Dans le passage sur la complicité, recopiez la partie qui commence par « Il y a aussi » et se termine par « réellement en cause. », en remplaçant « souverain » par « monarque ».
:: EXTRAIT DU TEXTE
Une société de complices est plus oppressive et étouffante que n’importe quelle dictature, car ceux qui ne participent pas à la complicité – les non-complices – sont purement et simplement exclus du pacte social, ils n’ont pas leur place dans la cité.

Il y a aussi un autre sens dans lequel on peut parler de complicité, et c’est la complicité non pas tant et non seulement entre le citoyen et le souverain, mais aussi et plutôt entre l’homme et le citoyen. Hannah Arendt a montré à plusieurs reprises à quel point la relation entre ces deux termes est ambiguë et comment, dans les Déclarations des droits, l’inscription de la naissance, c’est-à-dire de la vie biologique de l’individu, dans l’ordre juridico-politique de l’État-nation moderne est réellement en cause.
Les droits ne sont attribués à l’homme que dans la mesure où il est le préalable immédiatement dilué du citoyen. L’émergence permanente à notre époque de l’homme en tant que tel est le signe d’une crise irrémédiable de cette fiction d’identité entre l’homme et le citoyen sur laquelle se fonde la souveraineté de l’État moderne.

Ce que nous avons devant nous aujourd’hui, c’est une nouvelle configuration de cette relation, dans laquelle l’homme ne transite plus dialectiquement vers le citoyen, mais établit une relation singulière avec ce dernier, en ce sens que, par la nativité de son corps, il fournit au citoyen la complicité dont il a besoin pour se constituer politiquement, et que le citoyen, de son côté, se déclare le complice de la vie de l’homme, dont il prend soin. Cette complicité, vous l’aurez compris, c’est la biopolitique, qui a maintenant atteint sa configuration extrême – et, espérons-le, finale.
::::
:: DONNÉES FOURNIES
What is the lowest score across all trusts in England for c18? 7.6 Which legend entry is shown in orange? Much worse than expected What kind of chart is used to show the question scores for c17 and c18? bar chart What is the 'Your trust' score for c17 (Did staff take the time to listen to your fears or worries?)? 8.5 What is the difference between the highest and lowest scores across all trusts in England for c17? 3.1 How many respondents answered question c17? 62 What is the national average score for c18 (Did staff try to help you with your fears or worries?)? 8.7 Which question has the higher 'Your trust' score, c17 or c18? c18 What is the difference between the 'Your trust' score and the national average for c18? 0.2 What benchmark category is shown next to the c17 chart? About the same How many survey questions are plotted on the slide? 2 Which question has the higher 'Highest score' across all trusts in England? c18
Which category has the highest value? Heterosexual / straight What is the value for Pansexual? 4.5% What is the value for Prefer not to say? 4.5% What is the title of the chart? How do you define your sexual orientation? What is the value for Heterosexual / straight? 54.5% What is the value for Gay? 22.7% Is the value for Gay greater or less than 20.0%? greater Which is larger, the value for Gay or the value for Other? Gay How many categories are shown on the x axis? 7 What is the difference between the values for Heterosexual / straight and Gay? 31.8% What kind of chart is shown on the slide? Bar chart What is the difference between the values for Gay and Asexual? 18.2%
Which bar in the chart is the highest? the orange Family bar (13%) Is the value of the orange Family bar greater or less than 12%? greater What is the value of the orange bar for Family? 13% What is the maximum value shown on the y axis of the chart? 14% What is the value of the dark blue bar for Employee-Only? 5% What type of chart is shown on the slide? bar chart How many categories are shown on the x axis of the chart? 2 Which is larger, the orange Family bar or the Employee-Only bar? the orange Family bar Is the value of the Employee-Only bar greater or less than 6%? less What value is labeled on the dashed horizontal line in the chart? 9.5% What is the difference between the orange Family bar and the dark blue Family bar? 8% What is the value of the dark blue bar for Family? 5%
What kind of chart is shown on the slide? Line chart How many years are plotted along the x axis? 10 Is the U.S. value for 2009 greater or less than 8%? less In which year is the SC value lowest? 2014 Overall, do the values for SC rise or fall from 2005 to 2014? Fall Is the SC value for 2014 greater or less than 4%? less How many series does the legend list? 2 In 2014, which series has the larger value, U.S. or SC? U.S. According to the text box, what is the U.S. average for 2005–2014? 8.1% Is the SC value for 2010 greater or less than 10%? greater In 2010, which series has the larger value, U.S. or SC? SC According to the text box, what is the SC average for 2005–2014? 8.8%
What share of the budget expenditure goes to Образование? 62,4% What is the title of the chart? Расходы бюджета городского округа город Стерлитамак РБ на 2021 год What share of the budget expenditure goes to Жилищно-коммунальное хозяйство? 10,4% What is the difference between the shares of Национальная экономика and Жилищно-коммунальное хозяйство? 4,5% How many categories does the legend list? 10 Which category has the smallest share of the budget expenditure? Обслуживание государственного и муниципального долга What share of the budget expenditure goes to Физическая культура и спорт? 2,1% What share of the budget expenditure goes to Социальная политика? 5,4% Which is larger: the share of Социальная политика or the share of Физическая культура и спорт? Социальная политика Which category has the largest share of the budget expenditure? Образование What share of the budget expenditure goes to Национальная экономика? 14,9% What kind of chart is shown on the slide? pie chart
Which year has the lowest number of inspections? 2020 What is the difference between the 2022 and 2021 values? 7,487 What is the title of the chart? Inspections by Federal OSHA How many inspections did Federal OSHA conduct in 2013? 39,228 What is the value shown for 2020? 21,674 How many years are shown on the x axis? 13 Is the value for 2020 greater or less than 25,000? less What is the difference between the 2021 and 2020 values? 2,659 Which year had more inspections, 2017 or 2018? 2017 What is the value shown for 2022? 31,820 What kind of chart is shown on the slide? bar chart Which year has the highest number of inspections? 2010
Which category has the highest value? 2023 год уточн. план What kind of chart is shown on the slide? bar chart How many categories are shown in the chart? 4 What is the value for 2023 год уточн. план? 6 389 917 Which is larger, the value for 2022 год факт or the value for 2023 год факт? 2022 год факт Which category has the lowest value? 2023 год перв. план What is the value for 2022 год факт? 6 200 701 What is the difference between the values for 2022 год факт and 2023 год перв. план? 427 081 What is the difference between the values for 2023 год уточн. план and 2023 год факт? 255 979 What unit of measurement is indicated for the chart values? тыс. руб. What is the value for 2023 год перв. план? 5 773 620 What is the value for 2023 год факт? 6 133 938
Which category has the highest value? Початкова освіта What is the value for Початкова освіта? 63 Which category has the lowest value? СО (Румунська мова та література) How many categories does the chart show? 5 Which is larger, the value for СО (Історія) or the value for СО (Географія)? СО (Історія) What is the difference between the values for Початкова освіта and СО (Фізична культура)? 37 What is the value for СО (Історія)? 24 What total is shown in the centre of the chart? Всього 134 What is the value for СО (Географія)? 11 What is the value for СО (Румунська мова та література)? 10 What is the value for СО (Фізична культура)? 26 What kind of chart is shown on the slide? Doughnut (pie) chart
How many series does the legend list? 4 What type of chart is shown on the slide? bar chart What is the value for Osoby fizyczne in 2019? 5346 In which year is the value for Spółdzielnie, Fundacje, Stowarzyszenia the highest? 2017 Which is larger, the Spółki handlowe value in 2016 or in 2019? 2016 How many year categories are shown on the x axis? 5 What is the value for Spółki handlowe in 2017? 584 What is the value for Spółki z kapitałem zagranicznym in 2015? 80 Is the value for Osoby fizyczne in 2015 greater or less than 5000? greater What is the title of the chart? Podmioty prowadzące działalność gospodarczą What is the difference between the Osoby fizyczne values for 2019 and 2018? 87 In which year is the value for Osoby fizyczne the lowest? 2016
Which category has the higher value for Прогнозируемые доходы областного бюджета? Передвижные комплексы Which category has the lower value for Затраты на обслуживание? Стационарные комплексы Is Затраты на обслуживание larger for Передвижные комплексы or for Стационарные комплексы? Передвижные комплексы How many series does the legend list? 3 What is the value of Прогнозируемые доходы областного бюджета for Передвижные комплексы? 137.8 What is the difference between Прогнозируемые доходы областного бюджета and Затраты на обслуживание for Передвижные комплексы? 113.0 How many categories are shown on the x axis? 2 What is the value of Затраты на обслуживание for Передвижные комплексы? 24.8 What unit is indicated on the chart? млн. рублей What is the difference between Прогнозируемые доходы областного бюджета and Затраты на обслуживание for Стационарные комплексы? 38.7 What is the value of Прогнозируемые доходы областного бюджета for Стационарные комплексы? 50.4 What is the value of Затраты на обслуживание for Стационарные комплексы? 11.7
::::
RÉPONSE ATTENDUE:
Il y a aussi un autre sens dans lequel on peut parler de complicité, et c’est la complicité non pas tant et non seulement entre le citoyen et le monarque, mais aussi et plutôt entre l’homme et le citoyen. Hannah Arendt a montré à plusieurs reprises à quel point la relation entre ces deux termes est ambiguë et comment, dans les Déclarations des droits, l’inscription de la naissance, c’est-à-dire de la vie biologique de l’individu, dans l’ordre juridico-politique de l’État-nation moderne est réellement en cause.